The young lady apologized to the officer.

He still might catch hell for punching her, but having watched the video, I'd have to take his side.

As for other aspects, I see many points in the various interactions where he could easily have taken either person off balance and effected a hold but it looks like he's just been taught "jujutsu" type arresting techniques without any understanding of "taking balance". At one point, he tries yonkyo and she has such good balance he can't do it. Another time, he tries, as someone else pointed out, ude garami, but he can't get it. And I saw a beautiful opening for what we used to call kanuki hiki tate (chicken-head lock) but he didn't seem to be aware of it. Not to criticize the man, but he clearly wasn't trained at all in the power of yielding or leading. He lets her stand with her balance and tries to do all these locks on her while going against her pretty remarkable strength and flexibility.

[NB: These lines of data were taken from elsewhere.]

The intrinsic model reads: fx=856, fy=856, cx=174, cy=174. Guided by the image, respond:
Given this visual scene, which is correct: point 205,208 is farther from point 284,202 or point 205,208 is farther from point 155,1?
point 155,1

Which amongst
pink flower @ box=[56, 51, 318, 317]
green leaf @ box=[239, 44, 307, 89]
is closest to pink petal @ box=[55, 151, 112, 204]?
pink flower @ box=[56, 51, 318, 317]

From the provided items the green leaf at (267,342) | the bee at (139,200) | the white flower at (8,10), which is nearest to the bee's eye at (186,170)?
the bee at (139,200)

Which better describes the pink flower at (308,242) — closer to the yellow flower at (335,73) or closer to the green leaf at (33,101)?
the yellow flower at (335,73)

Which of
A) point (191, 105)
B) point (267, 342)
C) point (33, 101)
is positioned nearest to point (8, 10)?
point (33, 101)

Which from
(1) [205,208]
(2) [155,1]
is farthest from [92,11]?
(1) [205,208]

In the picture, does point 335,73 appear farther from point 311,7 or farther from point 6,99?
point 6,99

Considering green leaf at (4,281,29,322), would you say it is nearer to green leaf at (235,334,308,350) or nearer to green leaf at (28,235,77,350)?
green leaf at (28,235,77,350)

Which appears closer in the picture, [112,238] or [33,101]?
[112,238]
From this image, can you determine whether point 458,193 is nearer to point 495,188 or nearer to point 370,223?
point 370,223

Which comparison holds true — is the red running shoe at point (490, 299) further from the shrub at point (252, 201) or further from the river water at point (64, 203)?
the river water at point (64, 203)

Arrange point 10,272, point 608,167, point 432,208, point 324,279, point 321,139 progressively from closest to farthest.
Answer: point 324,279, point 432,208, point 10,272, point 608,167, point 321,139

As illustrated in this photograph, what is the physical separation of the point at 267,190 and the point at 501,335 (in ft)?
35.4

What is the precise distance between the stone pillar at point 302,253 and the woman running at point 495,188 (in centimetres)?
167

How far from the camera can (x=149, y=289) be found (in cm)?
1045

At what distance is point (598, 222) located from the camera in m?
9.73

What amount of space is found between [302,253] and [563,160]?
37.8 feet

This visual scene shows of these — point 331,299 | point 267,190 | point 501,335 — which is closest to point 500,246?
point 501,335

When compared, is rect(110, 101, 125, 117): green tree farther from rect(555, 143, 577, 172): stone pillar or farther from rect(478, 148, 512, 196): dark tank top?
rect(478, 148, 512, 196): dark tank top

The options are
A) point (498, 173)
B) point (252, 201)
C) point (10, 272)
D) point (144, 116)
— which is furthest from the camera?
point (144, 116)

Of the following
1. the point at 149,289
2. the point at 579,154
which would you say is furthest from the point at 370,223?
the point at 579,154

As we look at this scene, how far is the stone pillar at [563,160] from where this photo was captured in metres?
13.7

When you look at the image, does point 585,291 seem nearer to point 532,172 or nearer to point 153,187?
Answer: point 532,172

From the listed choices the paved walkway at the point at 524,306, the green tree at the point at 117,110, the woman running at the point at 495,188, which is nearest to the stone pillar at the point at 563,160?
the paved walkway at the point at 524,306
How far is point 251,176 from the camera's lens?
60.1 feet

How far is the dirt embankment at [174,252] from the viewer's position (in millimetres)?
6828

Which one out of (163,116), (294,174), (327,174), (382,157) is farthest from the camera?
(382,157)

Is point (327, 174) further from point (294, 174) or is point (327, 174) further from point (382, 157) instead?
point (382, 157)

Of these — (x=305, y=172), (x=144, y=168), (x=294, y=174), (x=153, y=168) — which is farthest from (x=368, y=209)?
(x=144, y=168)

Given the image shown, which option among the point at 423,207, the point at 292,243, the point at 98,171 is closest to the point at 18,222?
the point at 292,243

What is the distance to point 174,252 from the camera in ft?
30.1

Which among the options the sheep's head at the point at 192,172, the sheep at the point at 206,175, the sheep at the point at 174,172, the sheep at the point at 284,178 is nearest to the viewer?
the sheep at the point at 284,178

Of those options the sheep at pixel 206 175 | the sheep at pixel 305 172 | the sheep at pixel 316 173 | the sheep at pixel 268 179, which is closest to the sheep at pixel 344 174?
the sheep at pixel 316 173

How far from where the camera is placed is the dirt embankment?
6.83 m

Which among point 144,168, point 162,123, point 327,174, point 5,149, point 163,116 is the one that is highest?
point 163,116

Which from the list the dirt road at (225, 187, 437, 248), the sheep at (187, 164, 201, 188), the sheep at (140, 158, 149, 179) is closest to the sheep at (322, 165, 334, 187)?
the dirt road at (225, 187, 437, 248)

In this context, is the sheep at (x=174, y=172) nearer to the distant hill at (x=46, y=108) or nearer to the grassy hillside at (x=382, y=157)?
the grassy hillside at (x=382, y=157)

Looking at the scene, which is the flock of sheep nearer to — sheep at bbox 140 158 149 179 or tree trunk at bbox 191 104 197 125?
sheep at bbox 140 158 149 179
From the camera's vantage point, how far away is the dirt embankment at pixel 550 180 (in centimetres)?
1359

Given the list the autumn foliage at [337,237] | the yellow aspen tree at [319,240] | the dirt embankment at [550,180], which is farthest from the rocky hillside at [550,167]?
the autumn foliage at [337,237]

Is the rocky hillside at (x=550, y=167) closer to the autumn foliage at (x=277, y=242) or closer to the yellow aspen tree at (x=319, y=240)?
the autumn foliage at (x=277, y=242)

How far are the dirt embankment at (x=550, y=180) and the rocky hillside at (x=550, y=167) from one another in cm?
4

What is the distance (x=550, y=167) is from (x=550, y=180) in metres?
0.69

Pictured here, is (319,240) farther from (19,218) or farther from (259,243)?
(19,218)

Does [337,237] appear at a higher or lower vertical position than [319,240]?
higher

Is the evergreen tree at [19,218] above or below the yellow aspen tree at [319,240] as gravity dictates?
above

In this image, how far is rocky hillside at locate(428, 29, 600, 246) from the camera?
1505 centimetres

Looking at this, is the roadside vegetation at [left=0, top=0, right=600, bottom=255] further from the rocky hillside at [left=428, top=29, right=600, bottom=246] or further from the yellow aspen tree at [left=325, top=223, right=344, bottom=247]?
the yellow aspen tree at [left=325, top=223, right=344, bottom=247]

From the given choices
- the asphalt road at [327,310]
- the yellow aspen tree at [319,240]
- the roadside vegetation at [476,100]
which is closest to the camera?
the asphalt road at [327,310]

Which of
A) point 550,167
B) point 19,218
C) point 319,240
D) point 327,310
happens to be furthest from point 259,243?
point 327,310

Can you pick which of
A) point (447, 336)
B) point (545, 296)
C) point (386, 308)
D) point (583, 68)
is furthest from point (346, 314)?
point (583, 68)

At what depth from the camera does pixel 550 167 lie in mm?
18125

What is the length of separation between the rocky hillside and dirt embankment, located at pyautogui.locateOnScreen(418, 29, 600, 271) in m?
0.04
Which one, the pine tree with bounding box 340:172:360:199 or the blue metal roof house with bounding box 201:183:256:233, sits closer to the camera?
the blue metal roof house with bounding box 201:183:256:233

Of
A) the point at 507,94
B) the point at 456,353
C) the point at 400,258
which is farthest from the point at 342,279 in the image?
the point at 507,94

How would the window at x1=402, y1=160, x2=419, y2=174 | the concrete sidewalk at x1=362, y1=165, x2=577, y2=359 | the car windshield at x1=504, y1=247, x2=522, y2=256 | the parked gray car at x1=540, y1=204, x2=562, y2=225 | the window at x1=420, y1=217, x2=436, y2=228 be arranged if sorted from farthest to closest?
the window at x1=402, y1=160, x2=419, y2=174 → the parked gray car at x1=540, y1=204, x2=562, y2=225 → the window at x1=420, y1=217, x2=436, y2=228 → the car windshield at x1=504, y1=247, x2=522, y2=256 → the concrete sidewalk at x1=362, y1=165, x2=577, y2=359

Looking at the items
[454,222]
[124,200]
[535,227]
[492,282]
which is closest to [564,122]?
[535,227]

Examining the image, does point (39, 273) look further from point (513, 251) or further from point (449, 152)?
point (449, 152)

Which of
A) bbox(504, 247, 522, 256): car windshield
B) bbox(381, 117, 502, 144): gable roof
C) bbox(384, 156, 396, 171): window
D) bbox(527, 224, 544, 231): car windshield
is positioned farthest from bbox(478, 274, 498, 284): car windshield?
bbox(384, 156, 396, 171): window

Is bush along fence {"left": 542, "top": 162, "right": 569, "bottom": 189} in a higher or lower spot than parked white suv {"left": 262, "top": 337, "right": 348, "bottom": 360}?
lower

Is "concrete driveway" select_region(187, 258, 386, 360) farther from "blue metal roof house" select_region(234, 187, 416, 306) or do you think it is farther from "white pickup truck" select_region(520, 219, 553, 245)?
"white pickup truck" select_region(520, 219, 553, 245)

To the "credit" of the young woman in black, it should be a good lesson for everyone to see how well she keeps her balance and how nearly impossible it is for the officer to control her. But it appears that if he'd had some training in taking balance, he could have had her in any number of locks in an instant and might have had her in the car before she could have resisted or anyone could have interfered. So, technically, this video, for me, underscores the importance of taking balance and using good technique, along with the relative unimportance of strength.

As Ellis pointed out, the older man in the black/white hat does appear to have a pistol down by his side, but on close inspection, it appears to me that what he's holding is actually a camera. But it could so easily have been a gun. And then look at all the people coming in very close and videoing the arrest in progress. Geez. I can tell you I'd never come up on an arresting officer like that. But look how many people did. And then think how many of them could have had a knife or gun on them. And the officer could easily be dead.

My father was a county deputy for about 23 years and when I was a little kid, I and my siblings were all painfully aware that every time he left the house could be the last time we'd ever see him. But as I grew up, I learned how to talk to officers and how to act around them and I have never gotten into serious trouble with any of them. I once had two officers search me and I just stood very softly and let them touch me any way they wanted and let them pat me down fully and let them know that I was not going to resist in any way. In a more serious situation, I was very angry, but I sat still and let them know I would not resist in any way. Worst I've ever gotten was a ticket (knock on my head [wood]).

Anyway, I have to appreciate the young lady for apologizing and I hope the officer gets off lightly but goes forward with maybe a more subtle appreciation for the people of that community. And I hope he gets some excellent training in aikido or aikijujutsu!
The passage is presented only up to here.